How childish! Betapa memalukannya kami 🙈. Belum bisa menyelesaikan masalah kami sendiri, masih minta tolong ortu.
Untung aja ortu masih ada. Coba kalau nggak ada?! Alamat bakal diem-dieman kita, nggak saling bertegur sapa kayak orang asing. Dan baru akan berdamai saat salah satu dari kami mengalah dan membuang perasaan egois.

Punya saudara, sekarang cuma tinggal satu-satunya kok gini amat ya? Tapi jujur. Setiap aku membenci saudaraku aku selalu mengingat hal ini. Betapa menyedihkannya jadi anak tunggal, betapa menyedihkannya nggak punya saudara, dan yang terpenting betapa menyedihkannya nggak punya saudara sesama perempuan.

# # # # # # #

Kumpulan Latihan:
• A. Bisakah Anda menulis ulang paragraf dalam cuplikan dokumen di atas yang diawali "Untung aja ortu masih ada" secara lebih ringkas tanpa menghilangkan fakta utamanya?
• B. Bisakah Anda mengembalikan tanpa perubahan bagian cuplikan dokumen di atas yang dimulai dari "Untung aja ortu" dan berakhir pada "membuang perasaan egois."?

Data yang Disediakan:
# # # # # # #

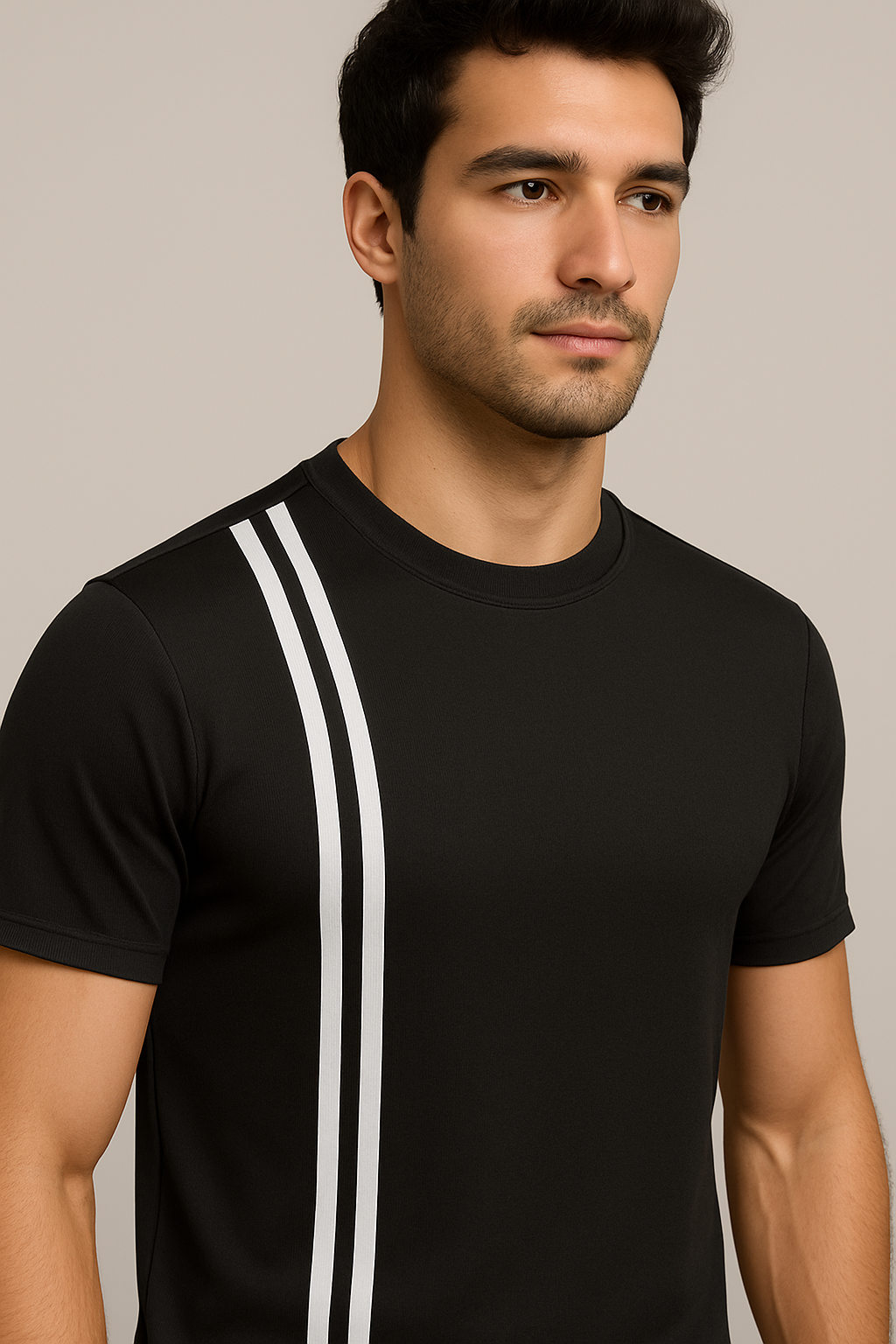 Conjunto Sudadera + Camiseta cuello redondo 2 rayas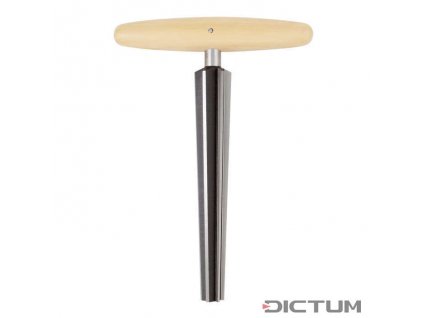 Dictum 730702 - Herdim Endpin Reamer, Bass, Straight Edges, Uncoated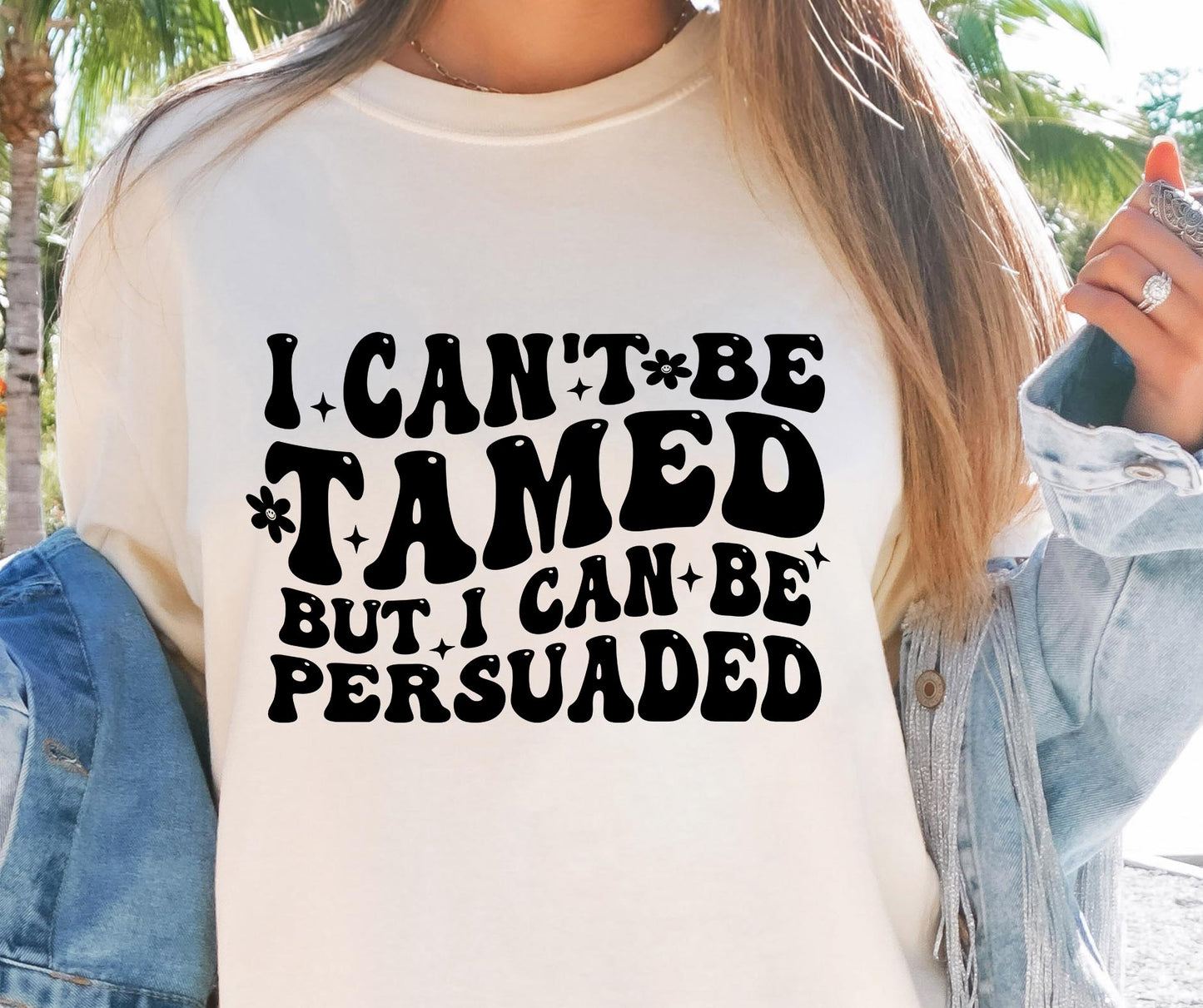 I Cant Be Tamed But I Can Be Persuaded Svg Files, Svg Tshirt, Png and Svg Sublimation Design, Svg Files For Cricut, Silhouette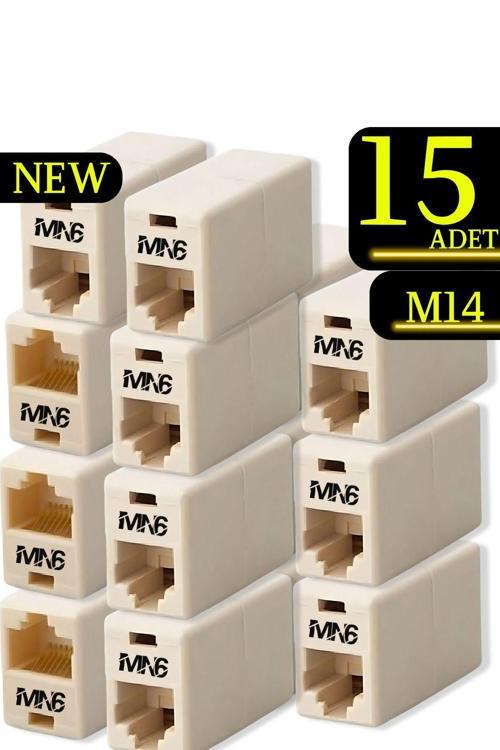 M14 Kablo Birleştirici/15Adet-Cat5/5E-Cat6-Uyumlu/Lan Kablosu Birleştirici Ara Aparatı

# # # # # # #

Jawaban yang Diberikan:
• A. Untunglah orang tua masih ada. Tanpa mereka, kami mungkin akan saling diam seperti orang asing. Kami baru akan berdamai jika salah satu dari kami mengalah dan membuang keegoisan.

• B.
Untung aja ortu masih ada. Coba kalau nggak ada?! Alamat bakal diem-dieman kita, nggak saling bertegur sapa kayak orang asing. Dan baru akan berdamai saat salah satu dari kami mengalah dan membuang perasaan egois.